For five years in a row, Route 130 (Burlington Pike) in Burlington County has been designated by the Tri-State Transportation Campaign as the deadliest road in New Jersey for pedestrians. This year, Route 130 is tied with the Black Horse Pike in Atlantic County and Route 1 in Middlesex County. Each road had nine fatalities from 2009 to 2011.
“Year in and year out, the pedestrian-unfriendly US-130 continues to threaten the lives of Burlington residents,” Matthew Norris, South Jersey advocate for Tri-State Transportation Campaign, a regional transportation policy watchdog group, said in a press release. “It’s time to make this road safer.”
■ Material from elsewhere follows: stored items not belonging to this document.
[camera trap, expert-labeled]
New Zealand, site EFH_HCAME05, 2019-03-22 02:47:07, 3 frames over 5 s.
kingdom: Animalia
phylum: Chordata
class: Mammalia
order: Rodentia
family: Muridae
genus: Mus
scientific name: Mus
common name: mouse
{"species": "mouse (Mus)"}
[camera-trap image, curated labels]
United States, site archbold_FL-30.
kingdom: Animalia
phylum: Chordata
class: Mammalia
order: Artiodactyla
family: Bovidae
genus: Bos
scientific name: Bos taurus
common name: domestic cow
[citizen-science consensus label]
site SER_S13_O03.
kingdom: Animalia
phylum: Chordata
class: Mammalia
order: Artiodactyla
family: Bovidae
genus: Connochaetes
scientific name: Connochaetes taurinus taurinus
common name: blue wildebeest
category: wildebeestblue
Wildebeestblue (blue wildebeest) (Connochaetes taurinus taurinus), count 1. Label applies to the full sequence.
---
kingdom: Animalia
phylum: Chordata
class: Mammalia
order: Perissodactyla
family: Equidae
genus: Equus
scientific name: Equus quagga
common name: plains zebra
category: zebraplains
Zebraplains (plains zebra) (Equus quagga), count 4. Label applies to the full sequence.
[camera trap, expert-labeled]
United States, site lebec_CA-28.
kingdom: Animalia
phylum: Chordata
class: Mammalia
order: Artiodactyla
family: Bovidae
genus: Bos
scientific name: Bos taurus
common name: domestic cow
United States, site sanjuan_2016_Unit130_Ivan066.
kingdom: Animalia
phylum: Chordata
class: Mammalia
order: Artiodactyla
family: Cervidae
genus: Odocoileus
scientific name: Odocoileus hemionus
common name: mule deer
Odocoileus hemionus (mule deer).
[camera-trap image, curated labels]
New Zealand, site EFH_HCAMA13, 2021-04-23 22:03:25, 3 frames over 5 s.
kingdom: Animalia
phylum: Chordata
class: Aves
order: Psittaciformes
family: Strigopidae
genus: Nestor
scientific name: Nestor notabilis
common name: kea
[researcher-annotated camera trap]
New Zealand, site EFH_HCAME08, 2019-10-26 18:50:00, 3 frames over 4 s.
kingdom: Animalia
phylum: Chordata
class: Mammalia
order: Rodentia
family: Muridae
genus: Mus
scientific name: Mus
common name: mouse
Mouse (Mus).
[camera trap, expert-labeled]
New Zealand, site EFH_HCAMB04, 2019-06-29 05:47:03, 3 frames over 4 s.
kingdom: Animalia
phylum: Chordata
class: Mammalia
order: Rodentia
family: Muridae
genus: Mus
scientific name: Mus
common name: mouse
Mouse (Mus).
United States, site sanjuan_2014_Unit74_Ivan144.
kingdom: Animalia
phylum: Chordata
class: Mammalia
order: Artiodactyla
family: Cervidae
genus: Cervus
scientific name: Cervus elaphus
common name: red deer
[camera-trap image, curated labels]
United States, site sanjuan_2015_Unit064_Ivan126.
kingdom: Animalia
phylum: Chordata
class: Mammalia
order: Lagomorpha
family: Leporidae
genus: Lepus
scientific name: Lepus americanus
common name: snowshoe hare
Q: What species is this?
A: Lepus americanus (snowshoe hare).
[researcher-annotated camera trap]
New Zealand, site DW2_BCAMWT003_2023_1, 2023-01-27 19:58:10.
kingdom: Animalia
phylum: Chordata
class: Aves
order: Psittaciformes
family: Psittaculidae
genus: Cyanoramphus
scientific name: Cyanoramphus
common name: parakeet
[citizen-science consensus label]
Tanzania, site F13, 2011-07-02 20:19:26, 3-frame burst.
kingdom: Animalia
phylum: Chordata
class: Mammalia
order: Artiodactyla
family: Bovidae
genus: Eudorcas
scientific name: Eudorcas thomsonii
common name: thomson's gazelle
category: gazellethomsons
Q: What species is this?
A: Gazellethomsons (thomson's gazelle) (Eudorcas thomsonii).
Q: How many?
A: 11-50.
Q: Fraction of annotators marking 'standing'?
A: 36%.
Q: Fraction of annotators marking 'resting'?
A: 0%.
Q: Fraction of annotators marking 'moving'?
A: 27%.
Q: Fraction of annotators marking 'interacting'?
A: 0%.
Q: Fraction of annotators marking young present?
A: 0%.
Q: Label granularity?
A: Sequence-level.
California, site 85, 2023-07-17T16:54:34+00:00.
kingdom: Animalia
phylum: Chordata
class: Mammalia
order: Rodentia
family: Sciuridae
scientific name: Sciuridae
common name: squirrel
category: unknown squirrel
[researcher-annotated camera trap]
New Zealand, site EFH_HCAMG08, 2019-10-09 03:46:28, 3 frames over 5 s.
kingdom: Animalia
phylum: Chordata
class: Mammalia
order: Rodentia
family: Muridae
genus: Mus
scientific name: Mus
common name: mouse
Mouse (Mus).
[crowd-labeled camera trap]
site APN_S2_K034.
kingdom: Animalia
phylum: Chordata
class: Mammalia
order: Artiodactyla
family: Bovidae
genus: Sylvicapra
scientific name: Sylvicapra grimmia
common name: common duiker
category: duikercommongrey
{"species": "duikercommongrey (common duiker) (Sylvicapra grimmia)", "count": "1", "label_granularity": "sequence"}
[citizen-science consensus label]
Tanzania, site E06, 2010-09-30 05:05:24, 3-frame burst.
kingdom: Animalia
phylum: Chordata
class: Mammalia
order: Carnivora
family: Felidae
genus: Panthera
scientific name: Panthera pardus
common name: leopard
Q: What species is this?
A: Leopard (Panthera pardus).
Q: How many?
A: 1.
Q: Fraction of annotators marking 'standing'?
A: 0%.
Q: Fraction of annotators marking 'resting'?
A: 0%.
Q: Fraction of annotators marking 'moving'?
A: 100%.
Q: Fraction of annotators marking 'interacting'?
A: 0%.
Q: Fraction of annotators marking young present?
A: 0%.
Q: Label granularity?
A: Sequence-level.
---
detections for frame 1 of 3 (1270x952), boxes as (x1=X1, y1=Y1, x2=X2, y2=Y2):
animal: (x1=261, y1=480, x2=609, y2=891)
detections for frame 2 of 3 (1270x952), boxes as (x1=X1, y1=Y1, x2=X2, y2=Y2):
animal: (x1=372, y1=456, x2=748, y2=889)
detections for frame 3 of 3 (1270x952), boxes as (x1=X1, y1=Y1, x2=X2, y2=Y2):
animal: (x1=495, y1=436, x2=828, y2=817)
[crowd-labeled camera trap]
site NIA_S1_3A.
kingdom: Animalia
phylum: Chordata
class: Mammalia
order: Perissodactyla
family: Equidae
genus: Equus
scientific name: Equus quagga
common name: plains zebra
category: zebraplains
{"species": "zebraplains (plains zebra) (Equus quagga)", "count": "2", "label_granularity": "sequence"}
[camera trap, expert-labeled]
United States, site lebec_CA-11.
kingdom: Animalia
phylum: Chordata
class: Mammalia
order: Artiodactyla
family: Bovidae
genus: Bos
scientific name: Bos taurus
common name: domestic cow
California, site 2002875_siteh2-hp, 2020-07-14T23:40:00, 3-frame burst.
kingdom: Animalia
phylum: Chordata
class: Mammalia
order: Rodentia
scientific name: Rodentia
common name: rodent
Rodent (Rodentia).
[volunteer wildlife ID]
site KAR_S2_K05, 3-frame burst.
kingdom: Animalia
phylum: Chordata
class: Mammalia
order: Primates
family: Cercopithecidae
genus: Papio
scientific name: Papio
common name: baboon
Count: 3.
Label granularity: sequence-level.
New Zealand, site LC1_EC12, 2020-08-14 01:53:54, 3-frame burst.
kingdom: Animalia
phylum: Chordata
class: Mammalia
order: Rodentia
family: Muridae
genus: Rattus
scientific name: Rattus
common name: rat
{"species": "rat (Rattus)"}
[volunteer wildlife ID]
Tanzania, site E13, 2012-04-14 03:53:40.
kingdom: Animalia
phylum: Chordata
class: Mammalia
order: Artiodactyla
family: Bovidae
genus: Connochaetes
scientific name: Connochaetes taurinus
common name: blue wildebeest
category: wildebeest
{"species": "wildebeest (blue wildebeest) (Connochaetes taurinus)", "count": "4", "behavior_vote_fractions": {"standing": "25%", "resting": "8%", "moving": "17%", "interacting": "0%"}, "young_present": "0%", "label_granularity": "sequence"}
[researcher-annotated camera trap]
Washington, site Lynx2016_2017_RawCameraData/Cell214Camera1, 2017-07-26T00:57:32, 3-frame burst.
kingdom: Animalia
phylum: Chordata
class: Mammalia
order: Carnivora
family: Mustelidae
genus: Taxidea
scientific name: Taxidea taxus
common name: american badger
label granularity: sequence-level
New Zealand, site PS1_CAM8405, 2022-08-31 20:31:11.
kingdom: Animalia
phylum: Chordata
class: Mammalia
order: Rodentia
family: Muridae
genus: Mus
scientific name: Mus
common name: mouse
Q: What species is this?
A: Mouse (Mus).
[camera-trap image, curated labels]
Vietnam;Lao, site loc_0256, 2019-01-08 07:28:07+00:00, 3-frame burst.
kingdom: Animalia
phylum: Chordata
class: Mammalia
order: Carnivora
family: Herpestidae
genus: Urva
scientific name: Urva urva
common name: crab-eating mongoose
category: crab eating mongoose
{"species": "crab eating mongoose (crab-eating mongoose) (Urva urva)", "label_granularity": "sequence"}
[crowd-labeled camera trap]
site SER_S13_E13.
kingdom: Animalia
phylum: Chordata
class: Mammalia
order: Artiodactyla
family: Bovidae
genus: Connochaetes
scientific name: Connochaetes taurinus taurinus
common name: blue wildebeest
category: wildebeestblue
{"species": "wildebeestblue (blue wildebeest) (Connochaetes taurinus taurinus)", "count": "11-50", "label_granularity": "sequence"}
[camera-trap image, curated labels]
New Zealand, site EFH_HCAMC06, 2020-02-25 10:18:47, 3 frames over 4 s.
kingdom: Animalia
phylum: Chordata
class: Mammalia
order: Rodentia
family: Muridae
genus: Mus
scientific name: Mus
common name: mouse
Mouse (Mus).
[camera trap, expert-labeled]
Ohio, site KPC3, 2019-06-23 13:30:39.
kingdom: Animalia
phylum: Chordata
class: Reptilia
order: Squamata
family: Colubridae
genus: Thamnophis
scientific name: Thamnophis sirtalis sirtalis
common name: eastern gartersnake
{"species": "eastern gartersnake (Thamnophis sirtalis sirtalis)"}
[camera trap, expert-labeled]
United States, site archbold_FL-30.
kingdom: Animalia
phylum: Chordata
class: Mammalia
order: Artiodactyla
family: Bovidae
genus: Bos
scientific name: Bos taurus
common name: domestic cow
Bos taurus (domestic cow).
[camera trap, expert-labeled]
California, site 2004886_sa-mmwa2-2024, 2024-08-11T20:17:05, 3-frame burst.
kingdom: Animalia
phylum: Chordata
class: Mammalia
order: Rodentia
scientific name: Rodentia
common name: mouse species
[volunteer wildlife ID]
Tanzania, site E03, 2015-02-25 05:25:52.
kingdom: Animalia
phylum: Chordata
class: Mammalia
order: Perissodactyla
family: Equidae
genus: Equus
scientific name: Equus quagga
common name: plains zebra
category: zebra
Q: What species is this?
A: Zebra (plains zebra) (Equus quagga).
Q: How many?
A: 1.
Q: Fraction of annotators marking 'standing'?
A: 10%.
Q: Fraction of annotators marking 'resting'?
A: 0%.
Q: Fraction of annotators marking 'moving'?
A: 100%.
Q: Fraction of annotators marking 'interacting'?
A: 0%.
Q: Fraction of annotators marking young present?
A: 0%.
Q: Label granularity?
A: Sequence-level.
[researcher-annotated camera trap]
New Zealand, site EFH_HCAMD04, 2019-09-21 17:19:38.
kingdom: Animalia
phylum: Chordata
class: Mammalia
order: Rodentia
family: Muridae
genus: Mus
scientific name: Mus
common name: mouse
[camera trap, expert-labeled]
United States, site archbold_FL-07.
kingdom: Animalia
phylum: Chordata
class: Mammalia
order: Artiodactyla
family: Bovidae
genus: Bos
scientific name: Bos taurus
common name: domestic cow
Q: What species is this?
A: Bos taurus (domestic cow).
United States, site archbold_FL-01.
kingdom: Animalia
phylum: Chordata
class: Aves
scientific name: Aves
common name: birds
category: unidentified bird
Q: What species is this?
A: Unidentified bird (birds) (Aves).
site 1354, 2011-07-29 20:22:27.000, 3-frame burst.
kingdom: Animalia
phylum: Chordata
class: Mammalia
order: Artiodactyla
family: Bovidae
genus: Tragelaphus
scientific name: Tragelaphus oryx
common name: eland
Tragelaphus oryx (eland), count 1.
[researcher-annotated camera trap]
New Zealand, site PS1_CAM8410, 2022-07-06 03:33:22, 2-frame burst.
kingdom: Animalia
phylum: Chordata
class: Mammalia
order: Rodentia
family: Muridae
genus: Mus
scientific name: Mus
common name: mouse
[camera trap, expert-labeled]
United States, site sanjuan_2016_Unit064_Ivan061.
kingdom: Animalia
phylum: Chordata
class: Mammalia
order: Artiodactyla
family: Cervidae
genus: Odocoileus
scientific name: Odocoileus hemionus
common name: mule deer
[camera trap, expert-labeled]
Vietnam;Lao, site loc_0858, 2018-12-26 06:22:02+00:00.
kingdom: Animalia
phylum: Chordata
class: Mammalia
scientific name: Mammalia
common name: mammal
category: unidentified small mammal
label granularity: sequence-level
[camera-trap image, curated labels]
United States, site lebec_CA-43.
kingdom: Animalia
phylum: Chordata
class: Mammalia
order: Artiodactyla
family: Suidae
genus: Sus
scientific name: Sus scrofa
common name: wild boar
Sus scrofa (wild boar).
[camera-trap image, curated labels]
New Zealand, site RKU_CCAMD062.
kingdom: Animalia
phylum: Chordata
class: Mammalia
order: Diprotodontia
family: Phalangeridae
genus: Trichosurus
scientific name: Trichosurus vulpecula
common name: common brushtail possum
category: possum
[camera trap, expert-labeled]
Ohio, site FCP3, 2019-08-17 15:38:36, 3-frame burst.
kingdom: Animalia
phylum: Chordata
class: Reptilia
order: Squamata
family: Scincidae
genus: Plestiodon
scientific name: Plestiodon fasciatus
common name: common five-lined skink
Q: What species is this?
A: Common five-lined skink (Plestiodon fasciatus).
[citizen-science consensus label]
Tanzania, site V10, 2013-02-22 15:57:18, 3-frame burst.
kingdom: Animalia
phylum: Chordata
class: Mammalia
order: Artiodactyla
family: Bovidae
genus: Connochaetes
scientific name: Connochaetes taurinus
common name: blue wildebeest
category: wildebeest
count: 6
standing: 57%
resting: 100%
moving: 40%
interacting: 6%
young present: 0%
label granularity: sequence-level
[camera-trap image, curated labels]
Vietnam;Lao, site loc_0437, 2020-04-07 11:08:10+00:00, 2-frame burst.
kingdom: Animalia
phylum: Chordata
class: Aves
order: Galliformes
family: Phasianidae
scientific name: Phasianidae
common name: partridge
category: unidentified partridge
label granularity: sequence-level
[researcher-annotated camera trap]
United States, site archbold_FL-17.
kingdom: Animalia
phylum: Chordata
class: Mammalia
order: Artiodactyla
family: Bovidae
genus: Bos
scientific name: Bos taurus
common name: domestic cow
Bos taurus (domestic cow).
This analysis identifies the most dangerous roads in the tri-state region for pedestrian fatalities. Looking at federal data from 2009 to 2011, it includes factsheets and online maps that identify the locations of pedestrian fatalities and the age and gender of those killed. Counties in downstate New York and New Jersey that had 10 or more pedestrian fatalities over the three-year period were analyzed, as was the state of Connecticut.
In the three-year stretch, 440 pedestrians died on New Jersey roads, up slightly from the 436 killed from 2008 to 2010 in last year’s survey.
The next six deadliest roadways in the state — which each had eight deaths over the three-year period, included Route 30, also called the White Horse Pike, in Camden County; Route 9 in Middlesex County, Routes 1&9 in Union County, Route 46 in Morris County, Route 9 in Ocean County and JFK Boulevard, also known as Route 501, in Hudson County.
The report found that about 60 percent of pedestrian deaths in New Jersey were on such arterial, or main roads, as Route 130, Routes 1&9 and Route 1 — even though they only make up about 15 percent of roads in the region. TSTC pointed out that arterial roads are typically magnets for big box stores and other businesses, but improvements for pedestrians don’t always come with those new businesses.
In GMTMA’s region, 19 pedestrians were killed on Mercer County roads in the time period studied. US-206, Route 31, Route 653 and Route 129 had the highest number of pedestrian deaths. In Ocean County, 38 pedestrians were killed on Ocean County roads; Route 9, Route 37 and Route 88 had the highest number of pedestrian deaths over the period studied.
TSTC said they hoped that changes introduced by the New Jersey Department of Transportation, including a website for the complete streets program, which accommodates pedestrians and bicyclists, and a workshop focusing on pedestrian safety, would be reflected in future road surveys.